* SET EXERCISE *
Show each line of the listing below that contains the word "hand", copying every such line unchanged.

--- BEGIN ---

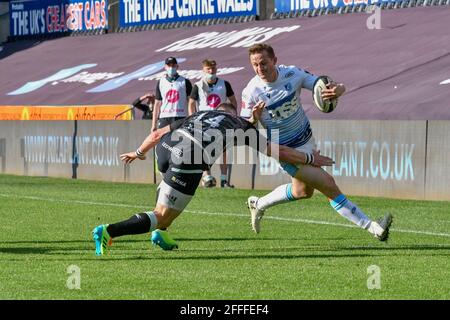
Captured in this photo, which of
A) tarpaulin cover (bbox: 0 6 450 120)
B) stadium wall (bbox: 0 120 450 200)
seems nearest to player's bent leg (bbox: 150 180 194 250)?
stadium wall (bbox: 0 120 450 200)

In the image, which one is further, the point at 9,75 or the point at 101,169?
the point at 9,75

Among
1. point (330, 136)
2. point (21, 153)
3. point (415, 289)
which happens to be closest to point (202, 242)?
point (415, 289)

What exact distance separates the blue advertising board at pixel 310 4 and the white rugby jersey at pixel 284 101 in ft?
59.8

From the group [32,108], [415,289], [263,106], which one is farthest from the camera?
[32,108]

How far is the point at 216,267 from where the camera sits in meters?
11.7

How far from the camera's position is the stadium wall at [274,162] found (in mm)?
20375

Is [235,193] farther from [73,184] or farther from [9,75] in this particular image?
[9,75]

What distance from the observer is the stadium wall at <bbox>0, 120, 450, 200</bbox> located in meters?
20.4

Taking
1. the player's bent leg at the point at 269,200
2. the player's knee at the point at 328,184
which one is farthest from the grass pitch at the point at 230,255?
the player's knee at the point at 328,184

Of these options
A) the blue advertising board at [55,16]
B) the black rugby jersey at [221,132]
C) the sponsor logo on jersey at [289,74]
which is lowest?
the blue advertising board at [55,16]

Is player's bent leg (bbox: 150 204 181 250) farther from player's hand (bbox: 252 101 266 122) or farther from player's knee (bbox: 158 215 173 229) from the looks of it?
player's hand (bbox: 252 101 266 122)

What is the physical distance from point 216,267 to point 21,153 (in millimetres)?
19495

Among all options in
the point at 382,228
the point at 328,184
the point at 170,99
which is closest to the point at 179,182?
the point at 328,184

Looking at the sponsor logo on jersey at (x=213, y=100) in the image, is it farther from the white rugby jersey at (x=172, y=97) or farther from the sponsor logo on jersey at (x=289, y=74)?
the sponsor logo on jersey at (x=289, y=74)
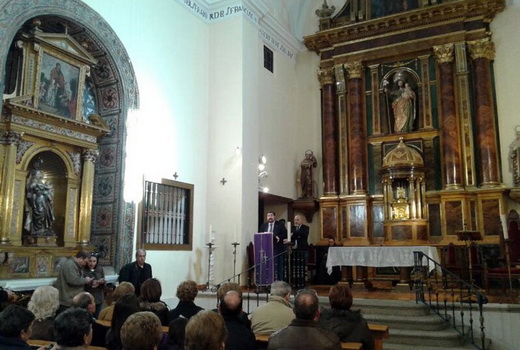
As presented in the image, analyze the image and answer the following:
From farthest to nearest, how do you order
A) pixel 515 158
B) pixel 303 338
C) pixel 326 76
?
pixel 326 76 < pixel 515 158 < pixel 303 338

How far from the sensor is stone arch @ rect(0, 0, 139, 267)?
8.29 meters

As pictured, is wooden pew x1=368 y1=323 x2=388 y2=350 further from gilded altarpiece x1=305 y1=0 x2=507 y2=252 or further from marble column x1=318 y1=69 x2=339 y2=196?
marble column x1=318 y1=69 x2=339 y2=196

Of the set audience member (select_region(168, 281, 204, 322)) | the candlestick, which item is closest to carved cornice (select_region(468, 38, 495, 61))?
the candlestick

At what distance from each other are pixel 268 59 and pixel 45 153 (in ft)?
20.9

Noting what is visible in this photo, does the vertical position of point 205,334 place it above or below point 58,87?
below

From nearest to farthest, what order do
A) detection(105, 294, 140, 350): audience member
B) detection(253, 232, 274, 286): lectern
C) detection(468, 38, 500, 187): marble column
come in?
detection(105, 294, 140, 350): audience member, detection(253, 232, 274, 286): lectern, detection(468, 38, 500, 187): marble column

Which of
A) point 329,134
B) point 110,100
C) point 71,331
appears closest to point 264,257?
point 110,100

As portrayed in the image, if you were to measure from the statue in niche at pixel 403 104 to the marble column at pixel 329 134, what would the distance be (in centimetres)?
147

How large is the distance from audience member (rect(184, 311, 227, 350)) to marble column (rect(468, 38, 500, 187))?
10.1 m

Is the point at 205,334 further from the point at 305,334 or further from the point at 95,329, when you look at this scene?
the point at 95,329

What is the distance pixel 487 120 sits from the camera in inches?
442

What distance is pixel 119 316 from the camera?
11.6 feet

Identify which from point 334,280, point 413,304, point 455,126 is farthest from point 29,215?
point 455,126

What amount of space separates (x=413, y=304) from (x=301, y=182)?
6425mm
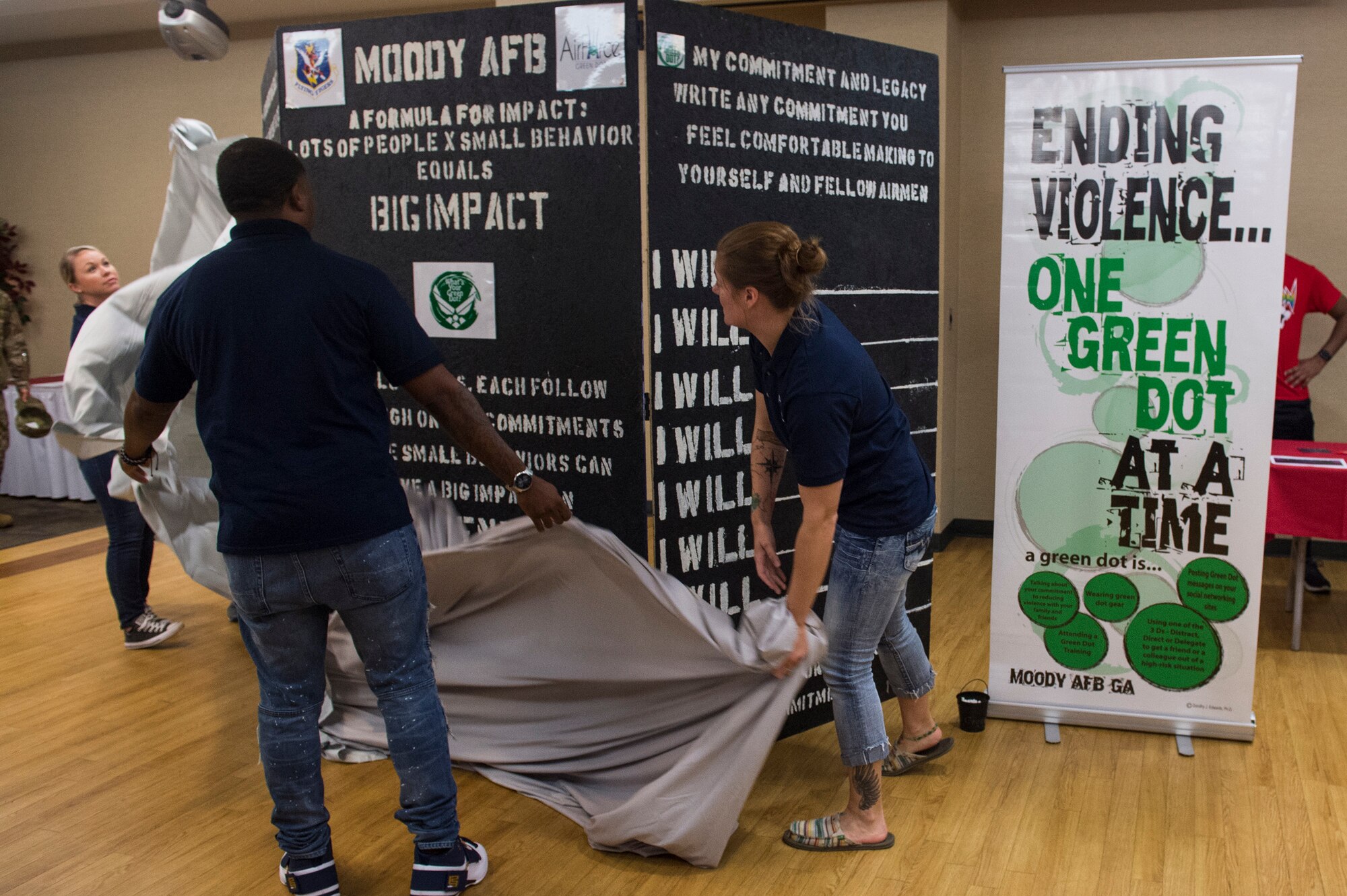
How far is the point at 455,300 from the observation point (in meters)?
2.74

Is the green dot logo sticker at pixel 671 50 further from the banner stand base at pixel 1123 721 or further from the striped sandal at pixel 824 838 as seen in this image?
the banner stand base at pixel 1123 721

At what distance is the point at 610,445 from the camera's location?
2.61 m

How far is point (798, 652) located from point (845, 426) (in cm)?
48

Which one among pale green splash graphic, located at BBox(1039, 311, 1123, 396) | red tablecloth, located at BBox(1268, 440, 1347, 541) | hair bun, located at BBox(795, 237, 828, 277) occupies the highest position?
hair bun, located at BBox(795, 237, 828, 277)

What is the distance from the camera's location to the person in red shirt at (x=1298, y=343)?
4180mm

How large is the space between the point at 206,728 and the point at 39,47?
6015 millimetres

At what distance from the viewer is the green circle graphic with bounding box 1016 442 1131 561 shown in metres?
2.91

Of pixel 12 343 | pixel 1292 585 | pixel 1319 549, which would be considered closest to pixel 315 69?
pixel 12 343

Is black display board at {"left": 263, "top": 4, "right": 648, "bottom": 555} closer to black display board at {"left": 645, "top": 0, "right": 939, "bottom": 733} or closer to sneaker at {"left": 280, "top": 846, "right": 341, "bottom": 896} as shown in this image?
black display board at {"left": 645, "top": 0, "right": 939, "bottom": 733}

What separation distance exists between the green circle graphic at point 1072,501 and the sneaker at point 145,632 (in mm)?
3054

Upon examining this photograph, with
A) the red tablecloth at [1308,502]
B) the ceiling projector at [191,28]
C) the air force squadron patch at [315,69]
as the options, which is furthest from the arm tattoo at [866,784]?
the ceiling projector at [191,28]

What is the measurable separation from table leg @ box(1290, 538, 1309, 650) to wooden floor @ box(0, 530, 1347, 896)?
0.07m

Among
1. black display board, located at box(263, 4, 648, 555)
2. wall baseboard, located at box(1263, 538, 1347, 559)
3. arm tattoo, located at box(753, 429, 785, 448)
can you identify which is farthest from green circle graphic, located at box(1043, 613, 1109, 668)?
wall baseboard, located at box(1263, 538, 1347, 559)

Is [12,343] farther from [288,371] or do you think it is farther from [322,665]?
[288,371]
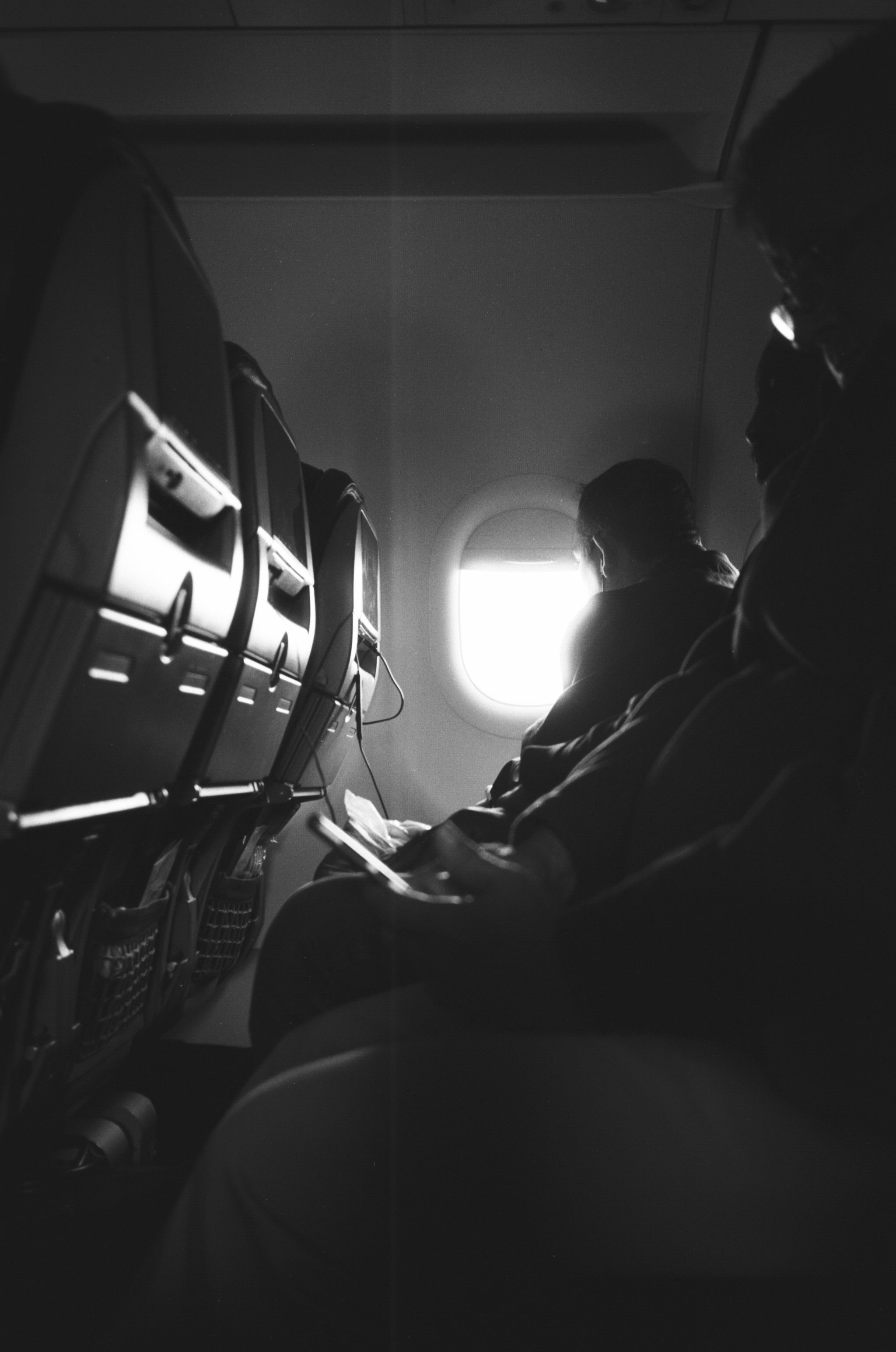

--- END ---

* THE ANSWER *
Is player's bent leg (bbox: 150 204 181 250) farther from player's hand (bbox: 252 101 266 122) or farther from player's knee (bbox: 158 215 173 229) from the looks of it?
player's hand (bbox: 252 101 266 122)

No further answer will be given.